Please retype the entries below exactly, only from their first line through the line containing "Are diamonds being downgraded by consumers?", leaving every picture out.

[[ Excerpted data, beginning ]]

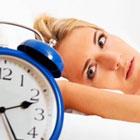 مشکل بی خوابی زنان، علت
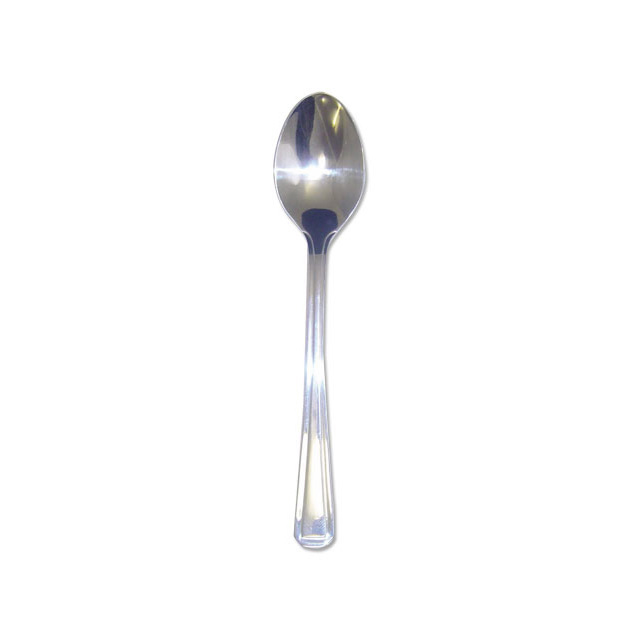 Cuttlery Teaspoons Stainless Steel [Pack 12]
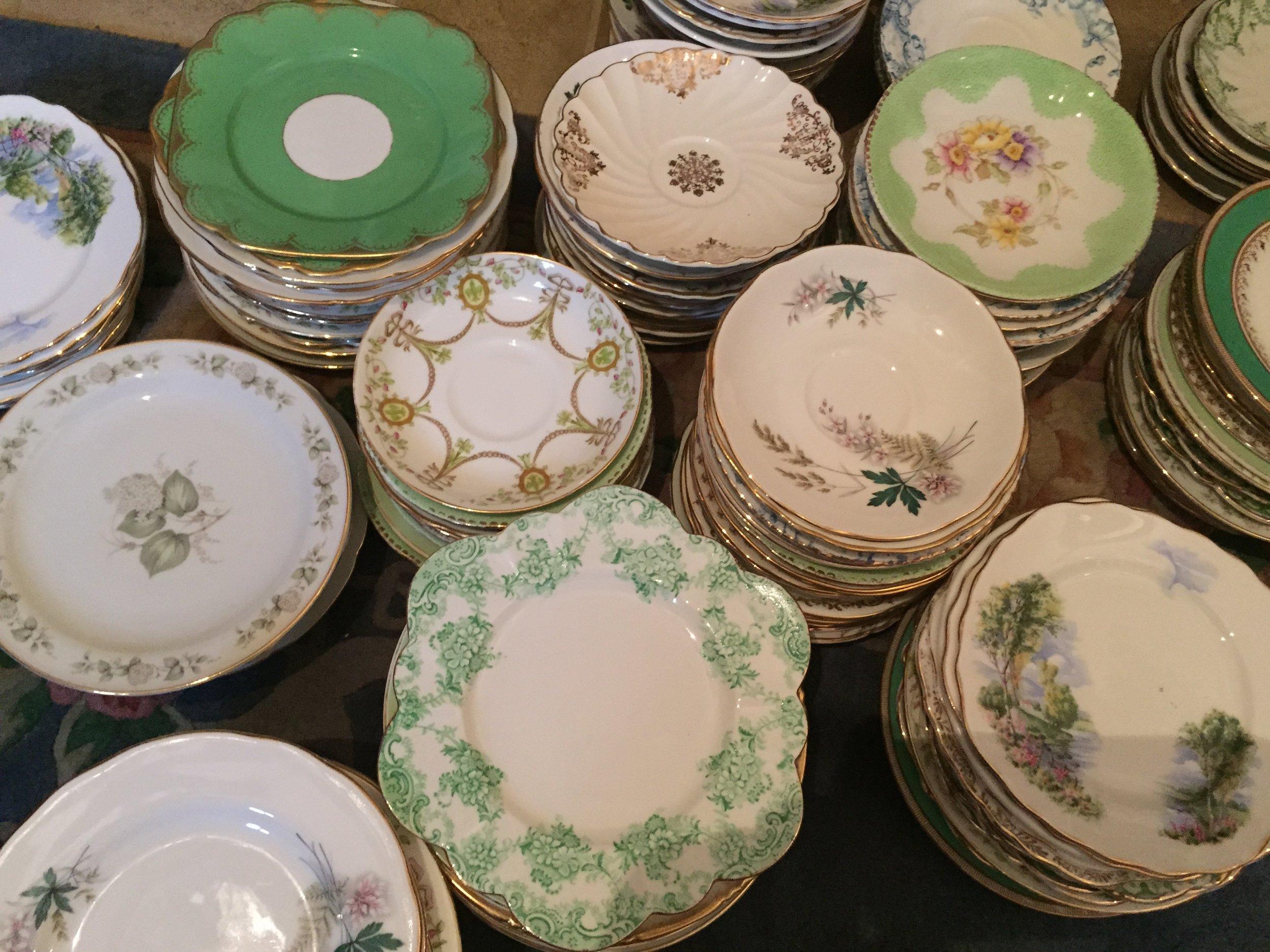 cake plates in greens.JPG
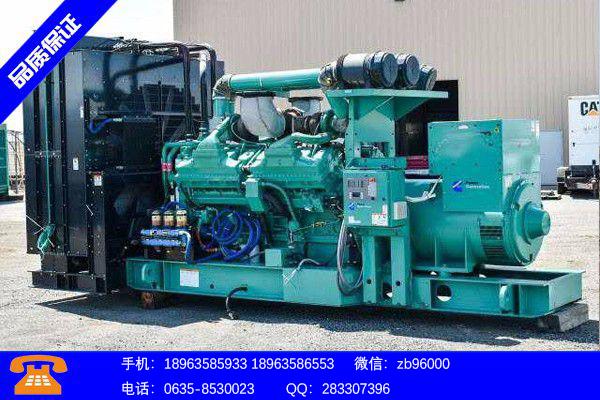 果洛藏族玛沁县800发电机出租产品的常见用处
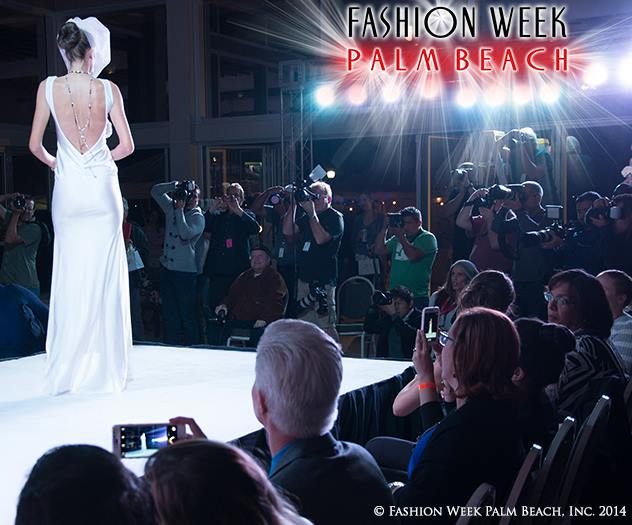 Amoura Fashion Show,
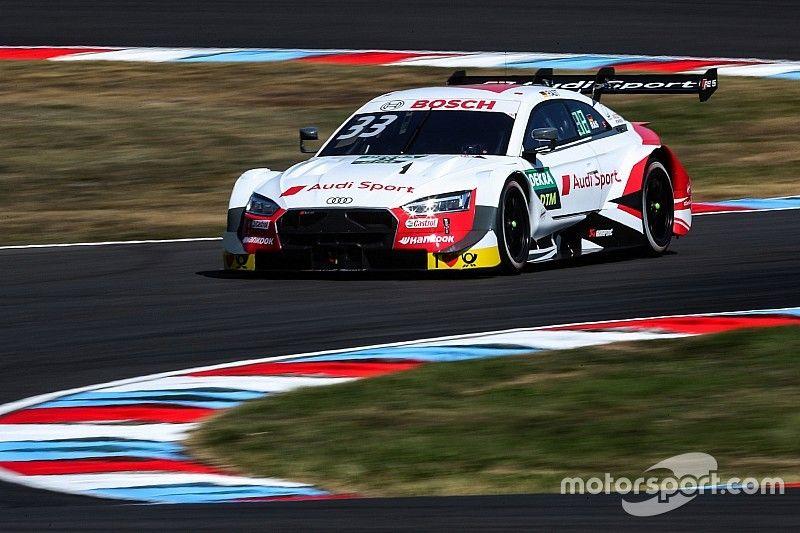 Lausitz DTM: Rast beats Green, Muller to pole
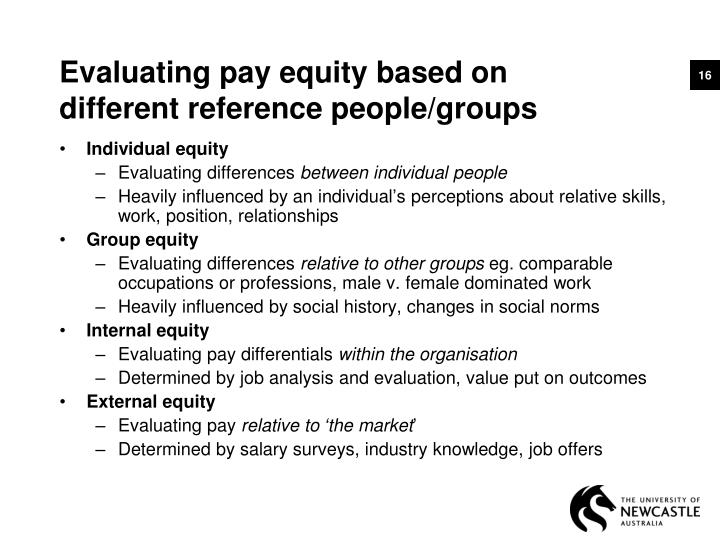 Evaluating pay equity based on
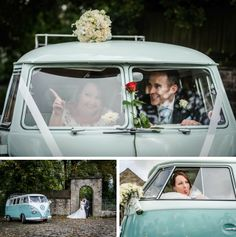 Pixies in the Cellar: Cool VW Camper wedding in Yorkshire! with liberty campers and Dylan!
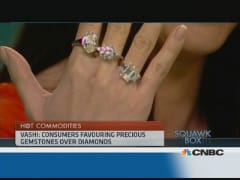 Are diamonds being downgraded by consumers?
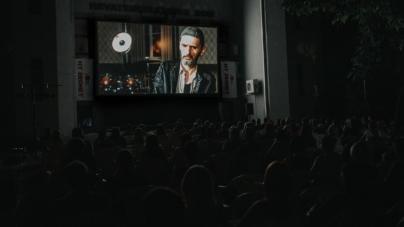 'Bure Bareta' – Eksplozija Baretovih emocija na Mediteran Film Festivalu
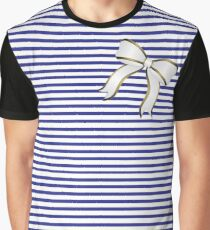 Blue Stripes White Bow Graphic T-Shirt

[[ Excerpted data, end ]]

Result of the exercise >>
 مشکل بی خوابی زنان، علت
 Cuttlery Teaspoons Stainless Steel [Pack 12]
 cake plates in greens.JPG
 果洛藏族玛沁县800发电机出租产品的常见用处
 Amoura Fashion Show,
 Lausitz DTM: Rast beats Green, Muller to pole
 Evaluating pay equity based on
 Pixies in the Cellar: Cool VW Camper wedding in Yorkshire! with liberty campers and Dylan!
 Are diamonds being downgraded by consumers?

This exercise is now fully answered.